Given passage:
Sam Gilliam, D.C. Artist of Worldwide Acclaim 


Sam Gilliam, among the most important artists ever to commit to living and working in the nation’s capital — which he did for 60 years — died of kidney failure at his Washington, D.C., home on June 25. He was 88. 

The last living representative of the Washington Color School movement that put the District of Columbia on the contemporary art map in the 1950s and 1960s, Gilliam achieved worldwide acclaim as an independent and, into his 80s, undiminished creative force. 

Gilliam was also beloved in the District for decades of inspiring and mentoring young people, beginning with five years of teaching at McKinley Technical High School and participation in the workshops that preceded the launch of Duke Ellington School of the Arts. 

Born on Nov. 30, 1933, in Tupelo, Mississippi, he was the second-youngest of eight children in a family that later moved to Louisville, Kentucky. His seamstress mother encouraged his early fascination with drawing; horses were a favorite subject. Reports vary as to his father’s occupation — farmer (New York Times)? railroad worker (Artnews and NPR)? truck driver (Guardian)? carpenter (Washington Post)? — but he likely inherited a certain manual aptitude from Sam Sr. 

Gilliam reached adulthood during the early years of integration. After attending Louisville’s segregated Central High School, he became a member of the second admitted class of Black undergraduates at the University of Louisville, graduating in 1955. Before returning to get a Master of Fine Arts degree, he spent two years stationed in Japan as a U.S. Army clerk. In 1962, just married to Dorothy Butler, The Washington Post’s first Black female reporter, he settled in D.C.  

Sam and Dorothy Butler Gilliam were divorced in the 1980s. In 2018, he married his longtime partner Annie Gawlak, director of the former G Fine Art at 1515 14th St. NW, who survives him, as do three daughters from his first marriage. 

Referencing jazz in connection with Black visual art has become a cliché. In the case of Gilliam, who in his teens and twenties experienced the music’s transition from bebop to free jazz, the parallel is key to his artistic path. He was just seven years younger than Miles Davis and John Coltrane and three years younger than Ornette Coleman. 

Coltrane was a particular influence. Interviewed in 1984 for the Archives of American Art by Kenneth Young, his University of Louisville classmate (and the Smithsonian’s first Black exhibition designer), Gilliam said: “We used to talk about Coltrane — that Coltrane worked at the whole sheet, he didn’t bother to stop at bars and notes and clefs and various things, he just played the whole sheet at once.” 

© Sam Gilliam / ADAGP, Paris 2022. Photo © Fondation Louis Vuitton / Marc Domage.

Short problem:
Answer these questions using the article on Sam Gilliam above.
(a) In what city and state was Gilliam born?
(b) What role did he serve in while stationed in Japan?
(c) Whom did he marry in 2018?

Dataset extract:
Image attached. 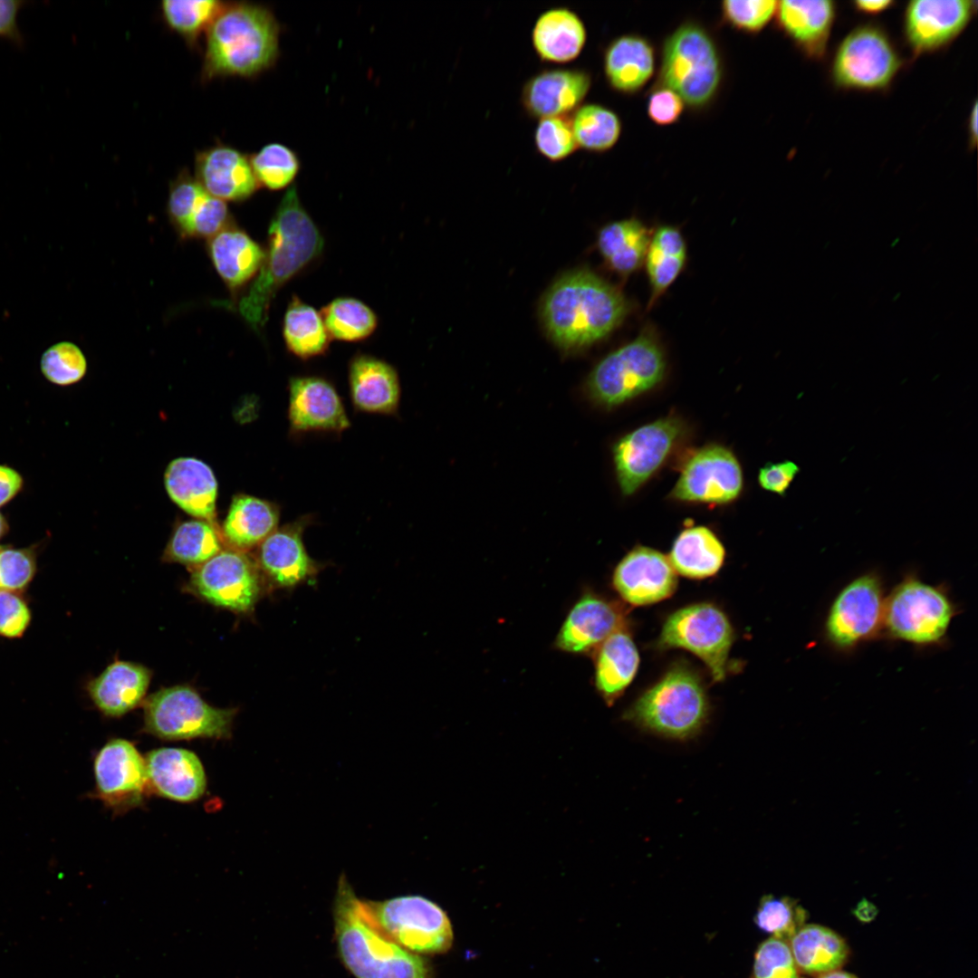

Right answer:
(a) Tupelo, Mississippi
(b) U.S. Army clerk
(c) Annie Gawlak